55 would do for a while. 75 would go for a VERY LONG TIME.


----------



## skubasteve! (Feb 14, 2007)

Aaronic said:


> I dont think a 75 would be ok for 3 12"+ fish... I dont really see the point in getting a 90 either, if you are going bigger than 75, make sure you get something with a bigger footprint, not just taller.
> 
> 75g would be good for a long while though.

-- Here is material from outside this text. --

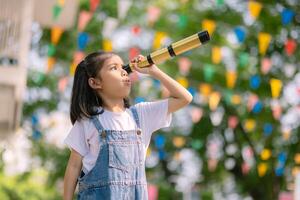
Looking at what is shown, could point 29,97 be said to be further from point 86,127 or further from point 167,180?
point 86,127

Im going to have to agree with Aaronic here. They will do fine in the 55g for a short while as has been stated, however I wouldnt keep 3 pygos in a 75g myself, let alone caribes. I would get something with a 72" by 18" footprint for them to be happy. Thats just my opinion though. I have a solo red 8-9" in a 75g, and that fish alone makes the tank look kinda small. I couldnt imagine my red being 12" and having two others of its size in there as well, that would be crammed!


----------



## Coldfire (Aug 20, 2003)

Aaronic said:


> I dont think a 75 would be ok for 3 12"+ fish... I dont really see the point in getting a 90 either, if you are going bigger than 75, make sure you get something with a bigger footprint, not just taller.
> 
> 75g would be good for a long while though.


Agreed ^^^^

Because of the personalities of Cariba, a 75g tank will work for about a year. However, after that they will need more room. Don't waist your time with an upgrade to a 90g tank because all you would be adding is more height. As you know, piranhas use length more than height, so a longer tank will be more helpful. A 90g tank has the same footprint as a 75g tank except the heigth on it. If you are going to upgrade you will need to move towards a 100g or 125g tank.


----------